Reason 1: The breath

Well to start with, the control of breath, especially in the harder poses when you’re being pushed to your limit, is a control you also need to have when you ride. So often, riders tighten up when things get scary or hard – as the challenge becomes greater the breathing gets shallower, the shoulders tighten and the body stiffens. So what you need to do is to control your breath to allow you to stay relaxed but still strong. If the horse doesn’t feel tightness in your body, he will stay relaxed too. This means your movement can be much more controlled, the relationship with the horse is much more open and the lines of energy will flow.

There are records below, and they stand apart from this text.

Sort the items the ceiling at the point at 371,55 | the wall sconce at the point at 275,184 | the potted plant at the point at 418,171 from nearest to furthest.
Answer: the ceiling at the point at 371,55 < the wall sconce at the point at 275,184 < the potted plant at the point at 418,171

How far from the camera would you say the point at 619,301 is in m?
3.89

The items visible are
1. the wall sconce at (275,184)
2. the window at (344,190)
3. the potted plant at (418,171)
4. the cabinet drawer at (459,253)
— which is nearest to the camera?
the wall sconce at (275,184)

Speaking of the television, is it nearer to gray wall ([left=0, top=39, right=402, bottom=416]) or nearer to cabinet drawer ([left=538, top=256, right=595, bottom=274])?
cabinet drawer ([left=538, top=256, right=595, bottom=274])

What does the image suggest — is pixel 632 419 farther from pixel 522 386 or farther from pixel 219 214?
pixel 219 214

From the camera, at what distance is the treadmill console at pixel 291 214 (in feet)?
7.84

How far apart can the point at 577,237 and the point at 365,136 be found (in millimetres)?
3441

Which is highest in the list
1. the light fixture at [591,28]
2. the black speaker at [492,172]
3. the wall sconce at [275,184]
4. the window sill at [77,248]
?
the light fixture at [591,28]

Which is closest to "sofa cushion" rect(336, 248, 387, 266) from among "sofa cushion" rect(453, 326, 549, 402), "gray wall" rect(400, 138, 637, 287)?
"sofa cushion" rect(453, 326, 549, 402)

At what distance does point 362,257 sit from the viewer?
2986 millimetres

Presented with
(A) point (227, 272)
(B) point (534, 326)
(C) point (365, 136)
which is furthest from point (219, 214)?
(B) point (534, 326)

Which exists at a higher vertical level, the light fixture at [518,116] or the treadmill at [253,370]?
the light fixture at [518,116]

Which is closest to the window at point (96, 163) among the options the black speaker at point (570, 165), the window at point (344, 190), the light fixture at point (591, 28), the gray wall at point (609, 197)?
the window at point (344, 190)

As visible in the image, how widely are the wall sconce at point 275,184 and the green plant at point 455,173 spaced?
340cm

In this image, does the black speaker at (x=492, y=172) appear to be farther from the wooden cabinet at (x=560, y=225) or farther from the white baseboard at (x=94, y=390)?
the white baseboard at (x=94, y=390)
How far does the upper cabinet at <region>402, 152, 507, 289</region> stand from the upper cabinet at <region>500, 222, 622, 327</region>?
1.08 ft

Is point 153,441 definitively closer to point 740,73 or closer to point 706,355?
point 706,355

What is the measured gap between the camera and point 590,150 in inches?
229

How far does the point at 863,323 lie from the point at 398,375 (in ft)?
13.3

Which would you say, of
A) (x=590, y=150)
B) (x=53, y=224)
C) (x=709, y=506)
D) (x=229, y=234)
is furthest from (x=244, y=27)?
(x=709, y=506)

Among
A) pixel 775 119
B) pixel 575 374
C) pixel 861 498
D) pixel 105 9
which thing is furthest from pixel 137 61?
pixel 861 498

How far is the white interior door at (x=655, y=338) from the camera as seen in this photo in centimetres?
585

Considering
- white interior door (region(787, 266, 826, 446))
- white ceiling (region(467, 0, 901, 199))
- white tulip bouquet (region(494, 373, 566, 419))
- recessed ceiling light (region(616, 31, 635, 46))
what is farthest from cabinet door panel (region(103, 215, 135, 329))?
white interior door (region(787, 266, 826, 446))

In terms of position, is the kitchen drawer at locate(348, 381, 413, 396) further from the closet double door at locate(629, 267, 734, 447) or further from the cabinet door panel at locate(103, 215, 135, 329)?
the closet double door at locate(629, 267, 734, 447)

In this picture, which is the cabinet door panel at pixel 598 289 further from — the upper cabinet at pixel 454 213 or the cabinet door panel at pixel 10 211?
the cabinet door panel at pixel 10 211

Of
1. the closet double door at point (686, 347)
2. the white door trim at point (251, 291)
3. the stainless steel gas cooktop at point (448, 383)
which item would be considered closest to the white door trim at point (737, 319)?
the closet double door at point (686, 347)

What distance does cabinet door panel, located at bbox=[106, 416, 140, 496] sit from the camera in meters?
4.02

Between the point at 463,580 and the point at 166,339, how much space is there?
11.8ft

Reason 2: Awareness of the body

Even though I teach posture and position and when I ride I always feel I am aware of my body, yoga takes awareness to a new level. The poses get you thinking about your strengths and weaknesses, they make you aware of where each part of your body is, how it feels, whether it’s tight, sore or relaxed. After doing yoga for a couple of weeks, when I sit on the horses now I am aware of my whole body, not only how I’m sitting but I am also aware of what parts of my body need to change to be correct. Yoga has equipped me with exercises I can do to help with any tightness, this allows me to go home and work on that straight away.

Reason 3: Strength and openness

In so many exercises, strength builds tension which isn’t helpful for horse riders, as we have to be strong but supple. If tension exists, suppleness cannot. The poses in yoga teach you strength and openness, how to be strong but stay supple. Yoga focuses on suppleness throughout the whole body which is hugely helpful when wanting to follow the horse’s movement. The poses and breath also concentrate on engaging the core muscles, which are the muscles that are needed to establish balance both in yoga and on a horse. After doing yoga for a few weeks, I’m not only stronger but I’m also so much more supple. My hamstrings are gradually relaxing and my shoulders and chest muscles are becoming more open. This all helps with my posture on a horse.

Reason 4: It reminds you to take a moment

Yoga teaches you to be in the moment, the control of the breath is all about focusing on the now, not letting your mind run away from you. It’s hard to achieve if you’re like me and have a million things passing through your head at any one second, but once you do, it allows you finally to start to relax. If you can learn this, then you can take it into your riding. Riding takes so much concentration we really don’t have time to let our minds wander, but they still do. Coming back to the breath, especially when frustration or nerves start to set in, can help you to overcome that wall that you’ve been hitting. But of course this needs to be practiced and the best place to practice is on a yoga mat before you have to worry about the horse as well!

All in all, if you want something that’s not only going to help with your riding, but also that’s going to make you stronger, more toned, more in control of your body, and more in control of your mind then take up yoga.

Give it a go, try doing it daily for a week and see how you get on. Don’t do what I did a few years ago, try it once and give up as it’s something that needs to be practiced to get the benefit, but trust me the benefits are totally worth it.